* _BRANO PROPOSTO_:
Nelle Indicazioni si afferma con una certa enfasi che

 

insegnanti e dirigenti scolastici sono i ‘costruttori’ di un ‘curricolo reale, vissuto’, frutto della necessaria negoziazione - in virtù delle proprie conoscenze pratiche personali – fra Nuove Indicazioni (ciò che in letteratura chiamasi curricolo formale), ‘curricolo familiare e comunitario’ (ciò che in letteratura chiamasi curricolo nascosto o implicito) ‘portato’ in classe dagli studenti, e curricolo di istituto (frutto delle scelte della scuola che calibra la sua offerta a seconda dei contesti) allo scopo di soddisfare, in primis, i bisogni formativi e apprenditivi dei discenti.

 

Per le istituzioni scolastiche, l’elaborazione del curricolo dovrà rispettare due vincoli prescrittivi presenti nelle Indicazioni:

  • la definizione delle competenze attese per ogni singola disciplina;

  • gli obiettivi specifici di apprendimento.

* _MATERIALE FORNITO_:
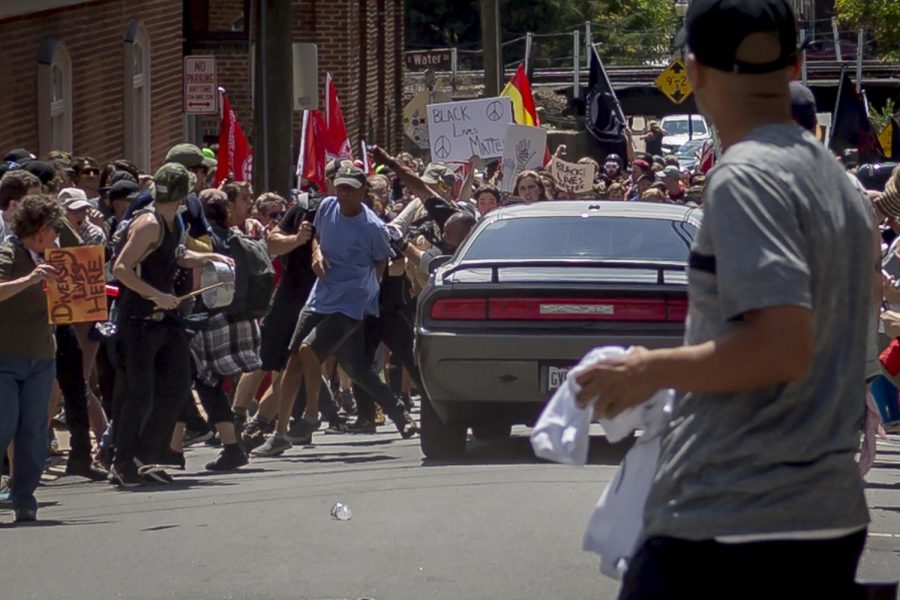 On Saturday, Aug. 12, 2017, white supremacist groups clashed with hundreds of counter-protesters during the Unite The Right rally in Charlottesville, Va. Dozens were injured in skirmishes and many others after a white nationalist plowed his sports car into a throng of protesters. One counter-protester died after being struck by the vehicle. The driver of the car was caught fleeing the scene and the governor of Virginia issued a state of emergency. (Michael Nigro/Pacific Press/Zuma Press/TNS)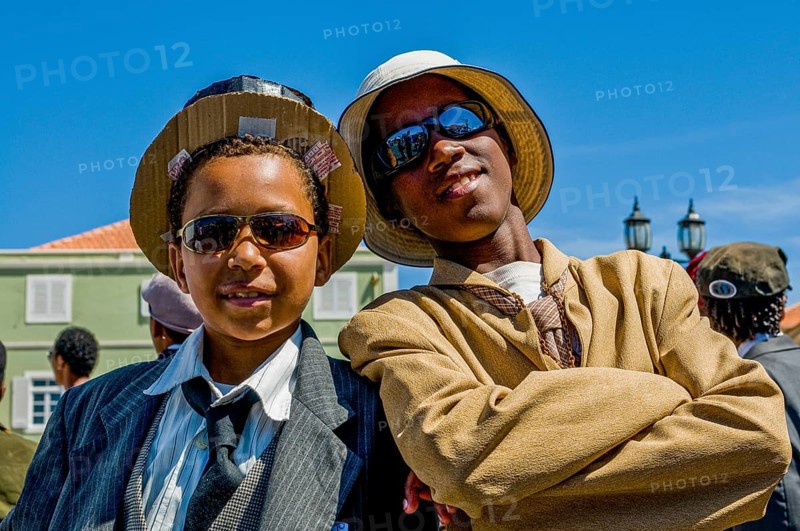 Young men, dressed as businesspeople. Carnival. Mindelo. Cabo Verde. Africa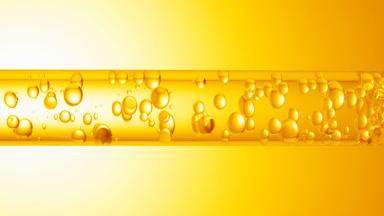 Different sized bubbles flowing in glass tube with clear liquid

* _CONSEGNA_:
Prosegua il brano sul curricolo scolastico e sulle Indicazioni subito dopo l'ultimo vincolo elencato.

* _RISPOSTA_:
Si tratta di aspetti fondamentali per la verifica periodica e finale degli apprendimenti e per lo svolgimento degli esami al termine del primo e del secondo ciclo di istruzione.

La predispone del curricolo d’istituto, si sottolinea nel testo, è

 

un lavoro pratico, non sempre rendicontabile, altamente decisionale, espressione del lavoro vivo degli insegnanti e dell’impegno di scuole che sono comunità educanti e professionali insieme.

5. La valutazione. Un atto di valorizzazione

La valutazione degli apprendimenti nella scuola del primo ciclo si configura come un processo collegiale che deve accompagnare lo studente nella costruzione della propria identità. Si tratta di un

 

atto pedagogicoculturale regolativo che pone al centro la valorizzazione dello studente e il riconoscimento della sua unicità.

 

Anche se non viene detto esplicitamente, si avalla una funzione formativa della valutazione stessa, perché non si limita a misurare ciò che l’alunno «sa o sa fare», ma costituisce un importante strumento che mira a «far emergere progressi, criticità, potenzialità inespresse».

È finalizzata principalmente a orientare, sostenere la crescita di ogni alunno e a riconoscere le potenzialità di ciascuno. Per gli insegnanti valutare, in questa prospettiva, significa accompagnare, promuovere fiducia nelle proprie capacità e alimentare il desiderio di apprendere e crescere.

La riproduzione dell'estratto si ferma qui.